» **Dataset content**:
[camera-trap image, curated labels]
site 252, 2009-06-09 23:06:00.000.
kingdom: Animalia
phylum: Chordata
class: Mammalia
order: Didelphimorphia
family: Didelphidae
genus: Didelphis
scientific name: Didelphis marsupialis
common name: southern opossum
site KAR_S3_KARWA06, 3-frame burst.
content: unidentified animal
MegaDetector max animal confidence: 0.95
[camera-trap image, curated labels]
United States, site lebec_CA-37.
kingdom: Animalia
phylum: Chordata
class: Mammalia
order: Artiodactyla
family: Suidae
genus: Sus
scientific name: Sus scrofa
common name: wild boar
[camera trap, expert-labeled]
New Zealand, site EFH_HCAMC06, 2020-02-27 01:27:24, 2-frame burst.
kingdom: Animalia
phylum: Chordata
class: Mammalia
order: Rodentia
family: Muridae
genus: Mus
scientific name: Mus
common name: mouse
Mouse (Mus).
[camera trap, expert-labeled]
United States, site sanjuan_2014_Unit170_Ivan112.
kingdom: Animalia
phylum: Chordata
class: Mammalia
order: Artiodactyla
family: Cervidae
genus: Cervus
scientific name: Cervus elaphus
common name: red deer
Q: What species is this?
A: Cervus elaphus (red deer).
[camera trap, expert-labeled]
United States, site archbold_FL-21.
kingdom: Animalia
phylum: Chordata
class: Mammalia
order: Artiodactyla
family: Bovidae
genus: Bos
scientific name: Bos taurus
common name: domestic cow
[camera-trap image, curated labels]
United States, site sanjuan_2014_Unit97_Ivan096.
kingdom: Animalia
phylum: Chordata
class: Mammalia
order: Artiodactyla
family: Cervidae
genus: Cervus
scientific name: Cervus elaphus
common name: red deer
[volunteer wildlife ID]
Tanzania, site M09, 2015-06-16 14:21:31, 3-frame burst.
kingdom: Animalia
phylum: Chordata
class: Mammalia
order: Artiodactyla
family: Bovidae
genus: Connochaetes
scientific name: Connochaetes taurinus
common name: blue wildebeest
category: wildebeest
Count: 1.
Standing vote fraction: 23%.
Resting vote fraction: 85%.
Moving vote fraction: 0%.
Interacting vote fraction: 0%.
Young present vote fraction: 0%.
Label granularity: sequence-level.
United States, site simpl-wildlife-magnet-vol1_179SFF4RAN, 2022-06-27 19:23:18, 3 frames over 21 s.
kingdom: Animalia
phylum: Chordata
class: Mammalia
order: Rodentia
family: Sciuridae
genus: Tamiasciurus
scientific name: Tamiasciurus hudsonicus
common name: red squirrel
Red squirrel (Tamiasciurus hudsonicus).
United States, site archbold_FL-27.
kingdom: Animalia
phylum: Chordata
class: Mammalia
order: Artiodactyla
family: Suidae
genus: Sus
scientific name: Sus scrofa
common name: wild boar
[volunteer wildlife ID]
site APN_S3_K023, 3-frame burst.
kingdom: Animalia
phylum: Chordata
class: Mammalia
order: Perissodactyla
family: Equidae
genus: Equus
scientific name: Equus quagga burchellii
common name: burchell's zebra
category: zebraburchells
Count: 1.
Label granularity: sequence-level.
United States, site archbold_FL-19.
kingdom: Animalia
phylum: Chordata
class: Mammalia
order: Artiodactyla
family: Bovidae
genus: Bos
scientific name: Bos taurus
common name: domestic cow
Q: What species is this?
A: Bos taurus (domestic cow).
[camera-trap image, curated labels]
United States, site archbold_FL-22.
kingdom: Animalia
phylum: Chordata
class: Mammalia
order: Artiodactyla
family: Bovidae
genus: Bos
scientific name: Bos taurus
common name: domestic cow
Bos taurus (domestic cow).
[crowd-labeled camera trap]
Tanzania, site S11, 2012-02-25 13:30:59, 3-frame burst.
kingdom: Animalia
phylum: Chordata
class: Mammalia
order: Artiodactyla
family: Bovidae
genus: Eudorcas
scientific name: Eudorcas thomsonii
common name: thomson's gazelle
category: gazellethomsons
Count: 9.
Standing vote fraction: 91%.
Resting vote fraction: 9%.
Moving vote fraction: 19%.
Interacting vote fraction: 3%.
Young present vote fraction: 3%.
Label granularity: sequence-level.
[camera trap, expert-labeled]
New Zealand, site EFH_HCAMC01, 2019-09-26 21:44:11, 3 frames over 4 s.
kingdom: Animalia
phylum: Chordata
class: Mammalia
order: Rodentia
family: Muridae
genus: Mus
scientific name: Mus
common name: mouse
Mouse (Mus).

» **Problem**:
For the word "Zealand", return every line of the records that holds it.

» **Task answer**:
New Zealand, site EFH_HCAMC06, 2020-02-27 01:27:24, 2-frame burst.
New Zealand, site EFH_HCAMC01, 2019-09-26 21:44:11, 3 frames over 4 s.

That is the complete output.